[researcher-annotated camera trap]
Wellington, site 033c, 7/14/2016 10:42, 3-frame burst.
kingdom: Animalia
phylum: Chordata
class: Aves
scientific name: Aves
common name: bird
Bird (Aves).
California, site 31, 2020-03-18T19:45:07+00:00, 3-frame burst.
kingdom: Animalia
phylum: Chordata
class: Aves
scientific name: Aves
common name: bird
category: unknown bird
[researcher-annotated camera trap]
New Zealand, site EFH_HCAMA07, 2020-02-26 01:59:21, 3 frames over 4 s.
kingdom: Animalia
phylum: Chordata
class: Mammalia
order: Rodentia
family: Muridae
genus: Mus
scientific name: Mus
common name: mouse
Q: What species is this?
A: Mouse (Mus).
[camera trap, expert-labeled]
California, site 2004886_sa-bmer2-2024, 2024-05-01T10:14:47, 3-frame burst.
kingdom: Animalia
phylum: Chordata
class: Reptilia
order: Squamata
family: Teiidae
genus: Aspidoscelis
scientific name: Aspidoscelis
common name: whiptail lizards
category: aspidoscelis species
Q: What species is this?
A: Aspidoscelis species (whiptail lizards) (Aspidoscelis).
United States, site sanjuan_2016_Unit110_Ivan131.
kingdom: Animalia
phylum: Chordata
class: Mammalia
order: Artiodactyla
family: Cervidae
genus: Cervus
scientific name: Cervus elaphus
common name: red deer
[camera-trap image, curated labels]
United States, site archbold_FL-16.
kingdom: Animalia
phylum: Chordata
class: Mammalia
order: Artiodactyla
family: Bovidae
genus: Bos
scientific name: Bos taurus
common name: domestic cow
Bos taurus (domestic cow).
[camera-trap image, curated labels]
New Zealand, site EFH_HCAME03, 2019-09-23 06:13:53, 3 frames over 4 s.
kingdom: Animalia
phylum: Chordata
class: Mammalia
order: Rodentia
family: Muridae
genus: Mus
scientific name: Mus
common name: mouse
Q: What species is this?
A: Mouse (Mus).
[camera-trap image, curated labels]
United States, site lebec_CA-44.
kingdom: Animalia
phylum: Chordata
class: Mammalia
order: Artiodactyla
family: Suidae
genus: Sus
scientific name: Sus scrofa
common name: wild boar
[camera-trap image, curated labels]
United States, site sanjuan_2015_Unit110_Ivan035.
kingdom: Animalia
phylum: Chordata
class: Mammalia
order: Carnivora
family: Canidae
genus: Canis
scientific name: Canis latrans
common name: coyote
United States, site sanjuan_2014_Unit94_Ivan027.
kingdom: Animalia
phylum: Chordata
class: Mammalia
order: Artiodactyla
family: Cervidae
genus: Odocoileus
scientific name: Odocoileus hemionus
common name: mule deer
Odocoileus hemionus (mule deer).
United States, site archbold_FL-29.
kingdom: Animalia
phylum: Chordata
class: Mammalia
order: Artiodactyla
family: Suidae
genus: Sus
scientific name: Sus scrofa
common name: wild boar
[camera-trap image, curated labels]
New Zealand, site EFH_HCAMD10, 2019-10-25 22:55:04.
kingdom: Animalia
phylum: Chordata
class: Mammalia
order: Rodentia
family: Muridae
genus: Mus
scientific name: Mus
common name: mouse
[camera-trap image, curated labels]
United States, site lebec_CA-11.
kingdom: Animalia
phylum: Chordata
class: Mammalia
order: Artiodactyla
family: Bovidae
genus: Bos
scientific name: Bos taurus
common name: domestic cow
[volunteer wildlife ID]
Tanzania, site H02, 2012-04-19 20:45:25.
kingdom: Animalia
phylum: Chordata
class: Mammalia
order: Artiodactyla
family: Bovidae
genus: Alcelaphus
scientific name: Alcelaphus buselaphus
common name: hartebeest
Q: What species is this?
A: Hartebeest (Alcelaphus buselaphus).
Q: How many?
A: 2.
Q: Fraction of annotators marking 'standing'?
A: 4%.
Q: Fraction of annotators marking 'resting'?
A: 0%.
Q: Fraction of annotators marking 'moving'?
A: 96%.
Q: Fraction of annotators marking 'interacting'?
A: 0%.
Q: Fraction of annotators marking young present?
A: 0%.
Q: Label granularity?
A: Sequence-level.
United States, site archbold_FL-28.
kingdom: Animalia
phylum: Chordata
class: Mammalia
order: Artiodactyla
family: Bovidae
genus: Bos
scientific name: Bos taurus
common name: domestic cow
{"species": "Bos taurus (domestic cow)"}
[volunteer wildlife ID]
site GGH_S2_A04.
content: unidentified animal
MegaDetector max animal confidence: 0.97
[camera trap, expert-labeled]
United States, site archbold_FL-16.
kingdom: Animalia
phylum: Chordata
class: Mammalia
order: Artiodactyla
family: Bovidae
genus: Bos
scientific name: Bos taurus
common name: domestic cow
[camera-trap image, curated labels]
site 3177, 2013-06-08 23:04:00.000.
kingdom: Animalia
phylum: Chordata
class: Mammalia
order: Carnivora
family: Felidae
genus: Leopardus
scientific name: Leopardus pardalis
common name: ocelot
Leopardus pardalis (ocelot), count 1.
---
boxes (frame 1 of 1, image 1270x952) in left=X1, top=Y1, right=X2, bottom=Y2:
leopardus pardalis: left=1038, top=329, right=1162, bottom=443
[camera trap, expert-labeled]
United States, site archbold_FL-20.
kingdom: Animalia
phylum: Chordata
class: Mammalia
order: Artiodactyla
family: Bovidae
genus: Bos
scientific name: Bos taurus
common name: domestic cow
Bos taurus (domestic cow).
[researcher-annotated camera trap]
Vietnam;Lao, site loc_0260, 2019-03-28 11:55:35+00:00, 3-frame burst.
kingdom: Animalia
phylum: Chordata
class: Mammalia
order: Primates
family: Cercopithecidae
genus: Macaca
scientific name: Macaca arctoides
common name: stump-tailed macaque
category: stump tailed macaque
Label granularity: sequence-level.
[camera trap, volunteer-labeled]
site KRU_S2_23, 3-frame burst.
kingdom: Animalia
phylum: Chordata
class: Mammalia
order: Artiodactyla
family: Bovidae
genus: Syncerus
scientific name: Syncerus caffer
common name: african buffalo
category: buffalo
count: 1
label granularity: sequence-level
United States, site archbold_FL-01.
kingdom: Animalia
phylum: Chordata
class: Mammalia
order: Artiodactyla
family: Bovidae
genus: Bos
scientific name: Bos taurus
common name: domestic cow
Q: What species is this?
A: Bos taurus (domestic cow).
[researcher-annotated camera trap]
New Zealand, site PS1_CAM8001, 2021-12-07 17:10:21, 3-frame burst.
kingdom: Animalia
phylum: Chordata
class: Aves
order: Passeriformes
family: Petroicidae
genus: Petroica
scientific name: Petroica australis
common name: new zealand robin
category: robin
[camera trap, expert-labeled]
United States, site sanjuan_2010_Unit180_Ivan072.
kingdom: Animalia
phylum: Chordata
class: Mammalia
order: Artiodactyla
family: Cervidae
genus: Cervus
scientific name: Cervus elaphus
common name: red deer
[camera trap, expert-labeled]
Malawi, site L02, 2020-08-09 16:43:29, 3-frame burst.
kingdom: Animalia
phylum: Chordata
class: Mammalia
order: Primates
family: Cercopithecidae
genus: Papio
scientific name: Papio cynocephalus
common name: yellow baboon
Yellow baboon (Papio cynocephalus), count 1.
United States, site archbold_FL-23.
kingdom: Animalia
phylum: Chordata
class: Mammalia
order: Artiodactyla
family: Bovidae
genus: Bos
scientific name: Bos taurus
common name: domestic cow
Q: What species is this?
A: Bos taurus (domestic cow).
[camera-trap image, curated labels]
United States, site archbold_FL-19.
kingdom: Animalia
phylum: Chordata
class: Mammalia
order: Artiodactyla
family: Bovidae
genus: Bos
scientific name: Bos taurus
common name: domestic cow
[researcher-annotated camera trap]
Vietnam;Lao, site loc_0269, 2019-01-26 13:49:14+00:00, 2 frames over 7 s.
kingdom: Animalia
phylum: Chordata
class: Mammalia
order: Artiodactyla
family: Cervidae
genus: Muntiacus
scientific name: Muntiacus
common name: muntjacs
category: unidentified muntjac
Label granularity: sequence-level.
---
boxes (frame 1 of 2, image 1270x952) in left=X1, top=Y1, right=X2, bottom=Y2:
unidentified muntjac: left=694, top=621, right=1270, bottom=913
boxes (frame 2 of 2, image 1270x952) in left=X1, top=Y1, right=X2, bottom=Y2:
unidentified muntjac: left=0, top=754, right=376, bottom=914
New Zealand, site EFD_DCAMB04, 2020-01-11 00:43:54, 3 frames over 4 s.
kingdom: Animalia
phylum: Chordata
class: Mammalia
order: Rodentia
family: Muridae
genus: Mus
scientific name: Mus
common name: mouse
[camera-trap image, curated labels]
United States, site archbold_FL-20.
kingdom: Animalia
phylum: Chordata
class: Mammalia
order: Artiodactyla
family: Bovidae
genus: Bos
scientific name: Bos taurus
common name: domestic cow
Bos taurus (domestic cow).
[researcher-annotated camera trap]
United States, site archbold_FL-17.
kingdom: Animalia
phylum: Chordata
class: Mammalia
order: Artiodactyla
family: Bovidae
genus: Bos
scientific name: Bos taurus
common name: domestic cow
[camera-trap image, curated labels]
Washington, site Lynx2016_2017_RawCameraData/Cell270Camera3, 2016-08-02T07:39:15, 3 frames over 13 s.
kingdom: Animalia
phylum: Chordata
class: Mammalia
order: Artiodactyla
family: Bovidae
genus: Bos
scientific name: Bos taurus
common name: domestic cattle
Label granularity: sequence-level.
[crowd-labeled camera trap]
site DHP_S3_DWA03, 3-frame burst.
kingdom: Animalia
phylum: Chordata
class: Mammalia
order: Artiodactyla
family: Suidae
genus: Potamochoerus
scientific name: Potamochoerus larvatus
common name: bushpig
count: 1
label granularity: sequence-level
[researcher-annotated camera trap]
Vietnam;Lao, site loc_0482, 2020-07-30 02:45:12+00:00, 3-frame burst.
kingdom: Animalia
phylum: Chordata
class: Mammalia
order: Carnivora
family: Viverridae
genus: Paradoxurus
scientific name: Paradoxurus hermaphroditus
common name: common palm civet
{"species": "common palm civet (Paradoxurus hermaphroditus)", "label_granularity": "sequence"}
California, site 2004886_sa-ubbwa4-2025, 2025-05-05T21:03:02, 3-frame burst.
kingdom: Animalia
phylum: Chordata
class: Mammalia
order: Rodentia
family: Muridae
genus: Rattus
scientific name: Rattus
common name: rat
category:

-*-

**What to work on:** Please output exactly the lines from the one containing "common name: common palm civet" through the end of the records, both included.

**Solution for this exercise:**
common name: common palm civet
{"species": "common palm civet (Paradoxurus hermaphroditus)", "label_granularity": "sequence"}
California, site 2004886_sa-ubbwa4-2025, 2025-05-05T21:03:02, 3-frame burst.
kingdom: Animalia
phylum: Chordata
class: Mammalia
order: Rodentia
family: Muridae
genus: Rattus
scientific name: Rattus
common name: rat
category:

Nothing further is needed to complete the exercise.